* _Your objective_: Please print the part of the table saw dust collection thread starting at "## NewBi (Mar" and ending at "has a shroud.", word for word.

* _Source_:
--- Start ---

If you reduce your 4" suction from the DC down to 2 1/2" it will not improve the collection, rather it will reduce it. A DC wants to move large volumes of air, so the larger the suction and the less restrictions from ribs and sharp bends, the better. 

Dust collection on a table saw is a problem, since most older saws do not have a blade shroud. This confines the suction area locally right at the blade and improves dust collection immensely. The older saws rely on gravity and the dust just falls to the bottom where ii is collected at the 4" port. It ain't all that great. A shop vac will not work on the 4" port with such a long distance from the point of origin of the dust. 

Newer saws have integral blade shrouds like my Bosch 4000-09 job site saw. It has a 2 1/2" port out the rear for the shop vac and that works very well. I did make a sheet metal housing for my 12" Powermatic saw which had no blade shroud. It was a fairly worth while improvement. 

Like I said, table saws are usually problematic.... :|


----------



## NewBi (Mar 23, 2017)

woodnthings said:


> If you reduce your 4" suction from the DC down to 2 1/2" it will not improve the collection, rather it will reduce it. A DC wants to move large volumes of air, so the larger the suction and the less restrictions from ribs and sharp bends, the better.
> 
> Dust collection on a table saw is a problem, since most older saws do not have a blade shroud. This confines the suction area locally right at the blade and improves dust collection immensely. The older saws rely on gravity and the dust just falls to the bottom where ii is collected at the 4" port. It ain't all that great. A shop vac will not work on the 4" port with such a long distance from the point of origin of the dust.
> 
> ...



Thanks for the reply. That is what I thought (reduce = less). I have a Dewalt saw that has a shroud.


Gary


----------



## difalkner (Nov 27, 2011)

--- End ---

* _Data rows_:
--- Start ---

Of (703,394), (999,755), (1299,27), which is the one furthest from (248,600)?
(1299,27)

--- End ---
--- Start ---

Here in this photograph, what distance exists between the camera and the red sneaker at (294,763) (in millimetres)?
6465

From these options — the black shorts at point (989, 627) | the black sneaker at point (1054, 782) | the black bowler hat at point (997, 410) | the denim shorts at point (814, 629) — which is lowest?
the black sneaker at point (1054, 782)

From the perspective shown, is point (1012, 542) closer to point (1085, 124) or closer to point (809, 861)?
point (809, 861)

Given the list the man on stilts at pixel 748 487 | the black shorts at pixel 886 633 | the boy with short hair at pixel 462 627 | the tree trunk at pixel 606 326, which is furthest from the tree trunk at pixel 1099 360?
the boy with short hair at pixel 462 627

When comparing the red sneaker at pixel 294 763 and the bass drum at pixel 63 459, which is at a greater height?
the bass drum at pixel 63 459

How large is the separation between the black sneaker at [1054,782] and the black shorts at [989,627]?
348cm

--- End ---

* _Written answer_:
## NewBi (Mar 23, 2017)

woodnthings said:


> If you reduce your 4" suction from the DC down to 2 1/2" it will not improve the collection, rather it will reduce it. A DC wants to move large volumes of air, so the larger the suction and the less restrictions from ribs and sharp bends, the better.
> 
> Dust collection on a table saw is a problem, since most older saws do not have a blade shroud. This confines the suction area locally right at the blade and improves dust collection immensely. The older saws rely on gravity and the dust just falls to the bottom where ii is collected at the 4" port. It ain't all that great. A shop vac will not work on the 4" port with such a long distance from the point of origin of the dust.
> 
> ...



Thanks for the reply. That is what I thought (reduce = less). I have a Dewalt saw that has a shroud.